Parents who expect miracles worked upon their children must be reminded of the limitations imposed by nature. In athletics, at least, the coaches are expected to develop only promising material. No one complains if his undersized son with awkward legs does not become a football hero. Some fathers, however, seem to demand the intellectual equivalent of such a miracle. We expect our college health departments to direct each student into that form of sport which is suited to his physique and power. We need a parallel form of educational guidance in both schools and colleges to assist the development of the skills of brain and hands.
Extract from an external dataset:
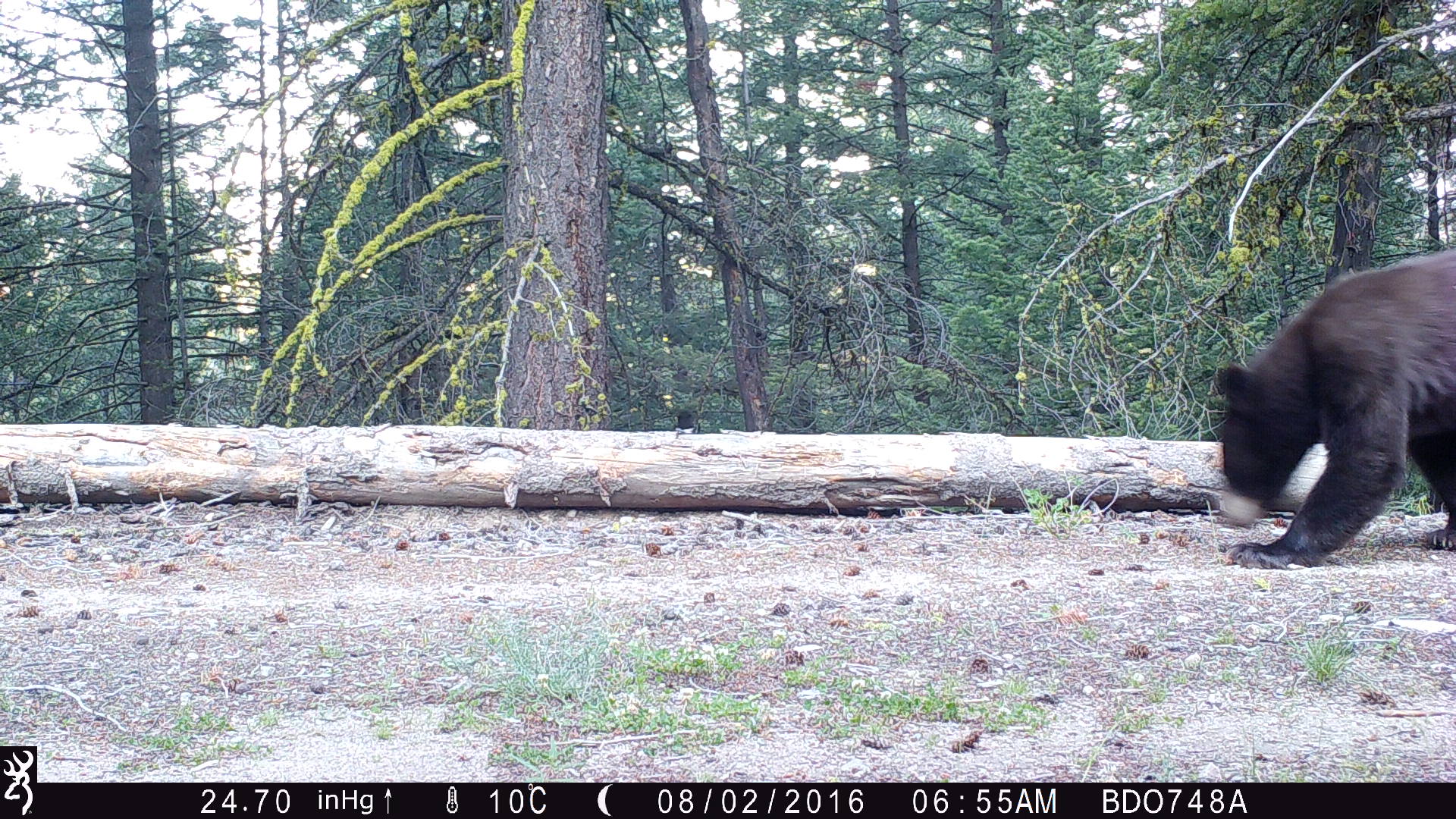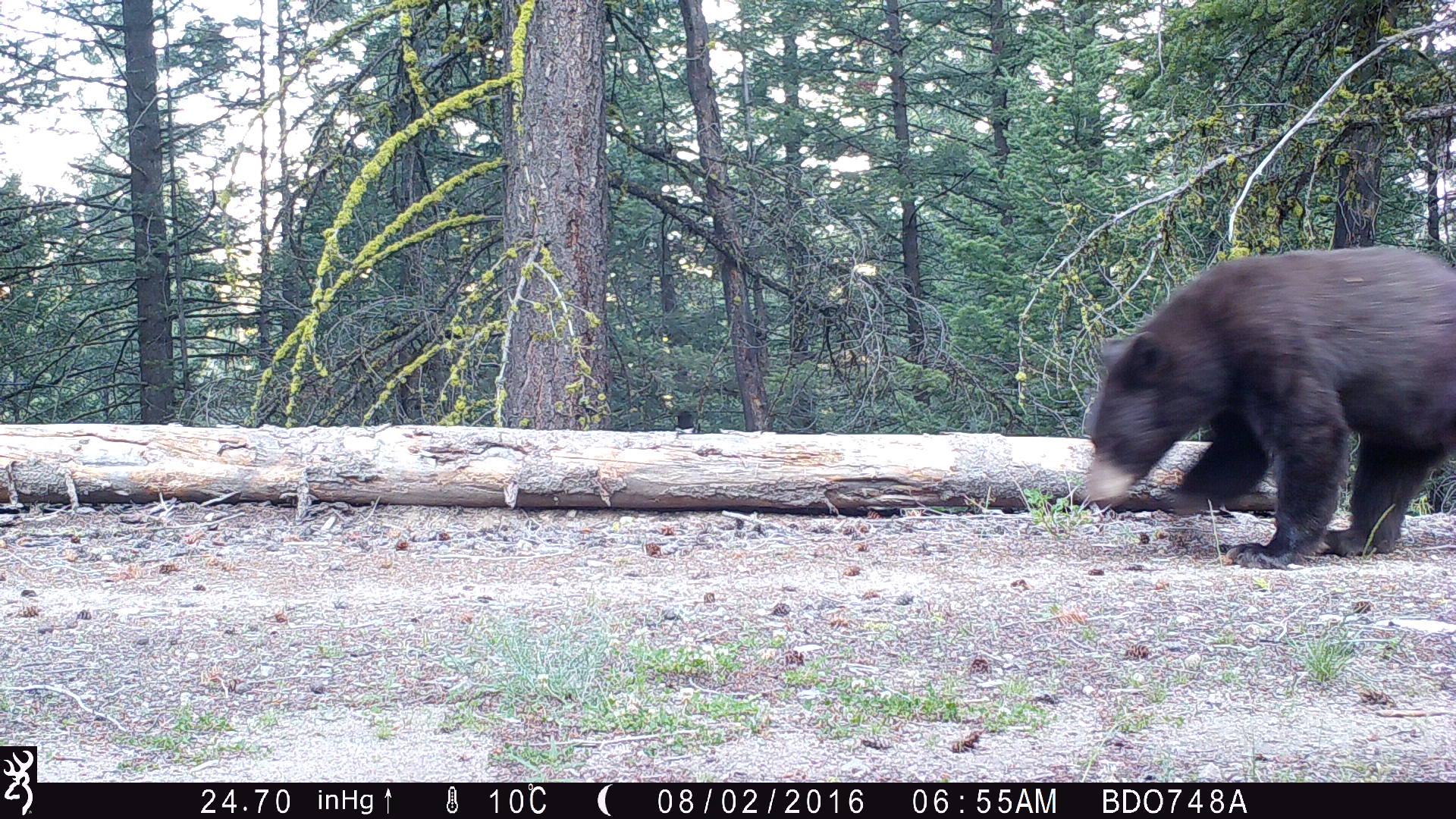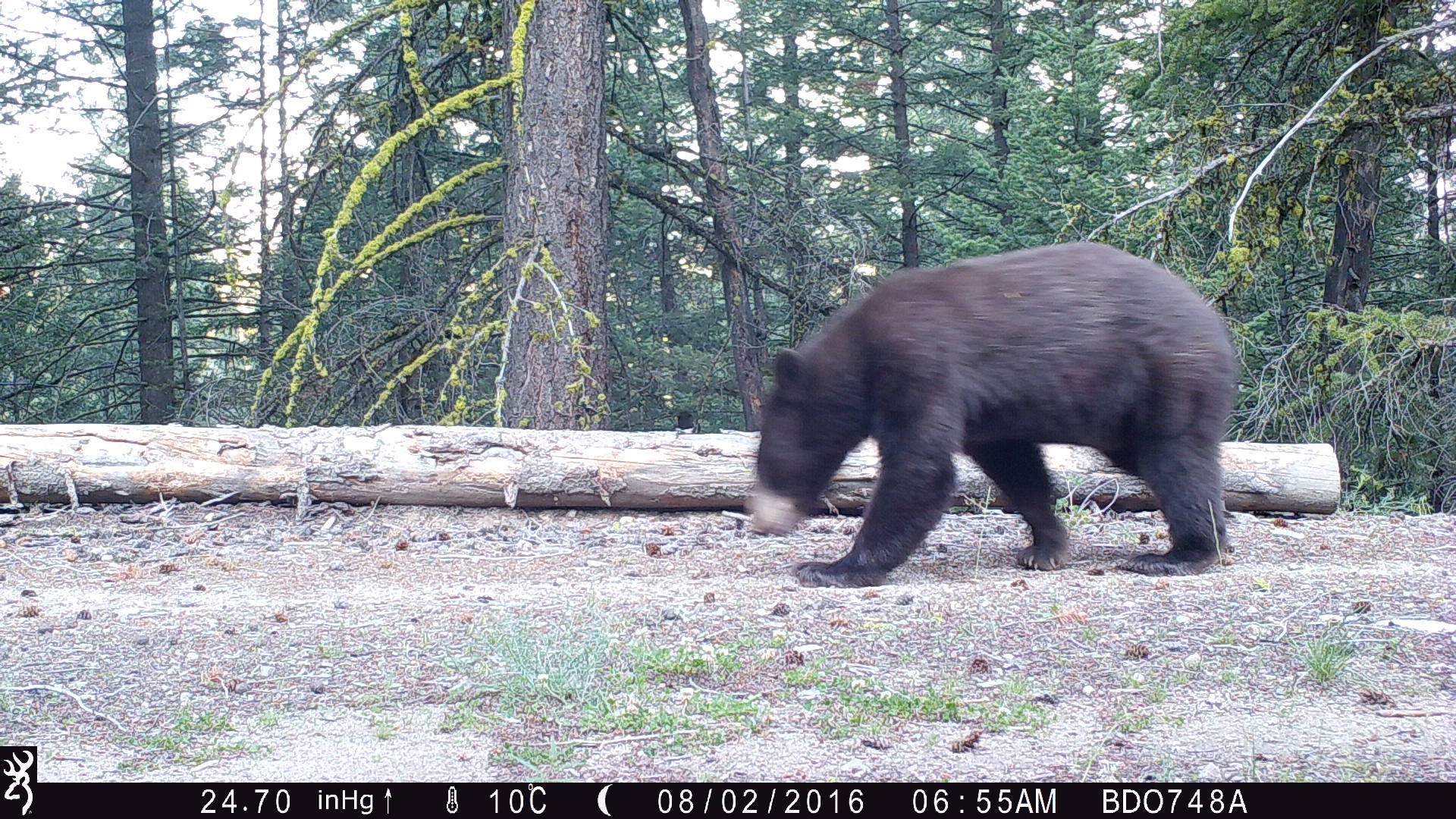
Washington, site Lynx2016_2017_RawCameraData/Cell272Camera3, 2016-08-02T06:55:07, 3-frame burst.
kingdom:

But again I venture to be optimistic. I see signs everywhere of enormous strides forward in such matters. Our educational pattern is becoming daily more diversified; a recognition of the need for a radically different type of education is growing. We look forward to the opening of many channels which lead to a variety of attractive goals; we can envisage the building up of more than one 'elite.'
Of course, in any realistic discussion of these problems we cannot neglect the social and economic factors. As long as the shadow of unemployment is upon the land, some method of providing food and clothing for the children of many families must be found. For even free schools offer little real opportunity to famished youngsters; public education is only theoretically available to those in rags. Providing food and clothing for those to whom assistance is essential is clearly necessary for a satisfactory functioning of the entire educational system. Many a talented youth is lost by dropping out of the competition, for financial reasons, during the high-school years. In short we must explore every method of developing the individual capacity of each future citizen for useful labor based on individual initiative.
Political and economic changes must go hand in hand with educational innovations—the revision of methods of perpetuating control of many large industries, the overthrow of nepotism and patronage wherever possible, the stimulation of small enterprises, the spreading of private ownership. All this and more is needed if a free classless society is to become once again an ideal which affects our lives.